To group more actions and interactions together, choose a new block from the main menu and drag it onto particular block on your tree.
d) Moving blocks
It may happen that you need to change the position of a single block or a group.
To move the block, click on a chosen block and choose the compass rose icon that will appear above. The plus icons on your tree will indicate places where you can move the block.
e) Removing blocks
Click on the block and choose the trash icon. You can remove a single block or a block with children (all the actions and interaction that follow it).
Trigger points
Start point
This the beginning of your chatbot Story. We added a default welcome message to the Start point to help you kick off with your Story.
Default fallback
Default fallback is a trigger point that shows you a place where you need to add a bot response or action that will be realized when the bot doesn’t recognize the user’s message.
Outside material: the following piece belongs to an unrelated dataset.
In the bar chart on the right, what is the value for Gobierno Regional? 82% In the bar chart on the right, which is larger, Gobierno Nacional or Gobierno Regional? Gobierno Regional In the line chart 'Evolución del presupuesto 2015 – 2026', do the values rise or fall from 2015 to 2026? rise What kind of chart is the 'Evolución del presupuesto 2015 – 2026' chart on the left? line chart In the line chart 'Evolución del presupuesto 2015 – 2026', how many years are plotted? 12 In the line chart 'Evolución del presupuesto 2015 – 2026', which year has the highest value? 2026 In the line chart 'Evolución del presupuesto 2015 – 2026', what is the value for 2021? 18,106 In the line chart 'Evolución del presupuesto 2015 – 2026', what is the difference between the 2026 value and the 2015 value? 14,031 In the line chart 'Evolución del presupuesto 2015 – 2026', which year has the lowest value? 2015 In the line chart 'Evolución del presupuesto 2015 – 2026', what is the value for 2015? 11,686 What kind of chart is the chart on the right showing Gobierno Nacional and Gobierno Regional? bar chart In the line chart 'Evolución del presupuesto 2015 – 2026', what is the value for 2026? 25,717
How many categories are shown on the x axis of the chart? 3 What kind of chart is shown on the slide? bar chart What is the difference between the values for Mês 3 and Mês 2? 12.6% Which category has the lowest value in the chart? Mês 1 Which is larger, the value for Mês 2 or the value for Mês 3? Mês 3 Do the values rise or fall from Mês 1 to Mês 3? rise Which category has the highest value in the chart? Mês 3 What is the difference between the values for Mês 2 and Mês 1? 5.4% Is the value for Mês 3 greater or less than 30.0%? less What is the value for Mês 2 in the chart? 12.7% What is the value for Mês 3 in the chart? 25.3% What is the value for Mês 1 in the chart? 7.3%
Using fallback, your bot can suggest rewording the question, show possible options or perform specific actions, for example, transfer a user to a human agent or allow a user to create a ticket.
Click here to learn how to edit fallback.
Interactions
Every chatbot Story is made of interactions – steps that define the behavior of a bot. These steps describe what the bot and users say and when these interactions occur.
Types of interactions:
Actions
Actions help your bot better navigate conversations, validate user responses and automate the process of grouping and organizing users. Actions are invisible to users.